One of the show's strengths is the varied supporting cast, reflected in this compilation. Milhouse, Apu, Troy McClure, Chief Wiggum, Krusty and others add spice to the gumbo.
The clever use of celebrity cameos is here too. Tony Bennett's "Capitol City" kneecaps every hokey city-themed tune from "My Kind of Town" to "New York, New York." Other ringers include Beverly D'Angelo (as country singer Lurleen Lumpkin), Tito Puente (the hate-filled "Señor Burns") and Robert Goulet (an immortal "Jingle Bells" performed in Bart's treehouse casino). There's a Vegas-tinged "South of the Border" by LA session-singer Gene Merlino, known to "Beat of the Traps" fans as Gene Marshall a truly brilliant bit of casting.
Alf Clausen (composer and songwriter) researched Internet discussions, trawling for viewers' favorite moments, which determined the album's selections.

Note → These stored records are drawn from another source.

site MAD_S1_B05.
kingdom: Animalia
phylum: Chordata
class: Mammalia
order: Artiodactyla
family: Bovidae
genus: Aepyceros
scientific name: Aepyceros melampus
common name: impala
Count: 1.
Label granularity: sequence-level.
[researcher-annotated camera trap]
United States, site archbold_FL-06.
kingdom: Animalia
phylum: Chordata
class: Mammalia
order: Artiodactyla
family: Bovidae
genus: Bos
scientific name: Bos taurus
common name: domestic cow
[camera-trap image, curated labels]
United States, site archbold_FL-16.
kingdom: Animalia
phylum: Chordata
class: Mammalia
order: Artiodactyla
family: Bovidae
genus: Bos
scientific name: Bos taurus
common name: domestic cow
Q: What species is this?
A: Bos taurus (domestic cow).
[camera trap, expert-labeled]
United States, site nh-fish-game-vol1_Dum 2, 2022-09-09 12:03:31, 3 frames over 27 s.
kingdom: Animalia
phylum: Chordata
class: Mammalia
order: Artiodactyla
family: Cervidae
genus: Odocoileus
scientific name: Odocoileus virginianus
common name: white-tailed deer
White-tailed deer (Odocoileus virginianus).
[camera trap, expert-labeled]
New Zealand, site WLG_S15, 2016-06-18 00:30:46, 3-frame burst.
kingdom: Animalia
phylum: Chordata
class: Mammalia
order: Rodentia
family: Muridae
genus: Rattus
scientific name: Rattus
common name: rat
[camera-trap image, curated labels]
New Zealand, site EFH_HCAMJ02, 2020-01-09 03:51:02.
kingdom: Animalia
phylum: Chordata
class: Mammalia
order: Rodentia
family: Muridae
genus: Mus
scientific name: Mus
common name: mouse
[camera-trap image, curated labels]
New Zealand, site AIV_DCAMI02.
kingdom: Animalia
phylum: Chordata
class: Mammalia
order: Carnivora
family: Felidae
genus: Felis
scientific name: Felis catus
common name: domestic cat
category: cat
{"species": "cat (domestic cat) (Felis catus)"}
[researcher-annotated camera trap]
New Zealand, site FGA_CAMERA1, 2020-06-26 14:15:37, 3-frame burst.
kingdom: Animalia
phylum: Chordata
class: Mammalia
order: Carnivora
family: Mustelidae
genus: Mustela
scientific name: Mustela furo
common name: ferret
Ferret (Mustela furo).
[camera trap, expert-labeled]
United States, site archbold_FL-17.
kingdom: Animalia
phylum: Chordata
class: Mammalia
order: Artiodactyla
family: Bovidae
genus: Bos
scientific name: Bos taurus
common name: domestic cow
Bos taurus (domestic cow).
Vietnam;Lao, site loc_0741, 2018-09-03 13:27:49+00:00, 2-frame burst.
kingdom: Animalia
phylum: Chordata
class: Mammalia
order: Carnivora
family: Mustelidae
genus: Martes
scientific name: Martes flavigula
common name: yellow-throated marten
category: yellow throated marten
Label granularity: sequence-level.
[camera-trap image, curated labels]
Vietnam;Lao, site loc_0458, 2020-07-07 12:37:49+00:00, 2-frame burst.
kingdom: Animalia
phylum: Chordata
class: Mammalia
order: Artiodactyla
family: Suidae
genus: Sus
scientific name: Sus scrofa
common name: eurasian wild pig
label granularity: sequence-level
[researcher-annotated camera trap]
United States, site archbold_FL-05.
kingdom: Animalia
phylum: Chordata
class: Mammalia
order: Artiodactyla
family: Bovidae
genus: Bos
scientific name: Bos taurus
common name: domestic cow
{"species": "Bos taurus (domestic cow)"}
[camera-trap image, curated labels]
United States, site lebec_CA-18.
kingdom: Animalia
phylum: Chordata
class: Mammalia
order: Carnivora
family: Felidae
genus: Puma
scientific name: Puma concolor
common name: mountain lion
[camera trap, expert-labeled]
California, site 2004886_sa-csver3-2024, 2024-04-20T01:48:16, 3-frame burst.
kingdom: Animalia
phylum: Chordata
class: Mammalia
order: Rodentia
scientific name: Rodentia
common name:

The Net's currently abuzz with complaints about what wasn't included (Barry White's ode to snakes, Linda Rondstadt's "Plow King" commercial), which will perhaps shape the content of a follow-up.
With one regrettable lapse (Yeardley Smith as Lisa singing "Jazzman") the second audio spin-off of "The Simpsons" gets it right. The dialogue is used effectively to contextualize the music, and no bit is overly long. "Songs In The Key of Springfield" sounds like a bootleg assembled by a lunatic fanboy, but with better fidelity.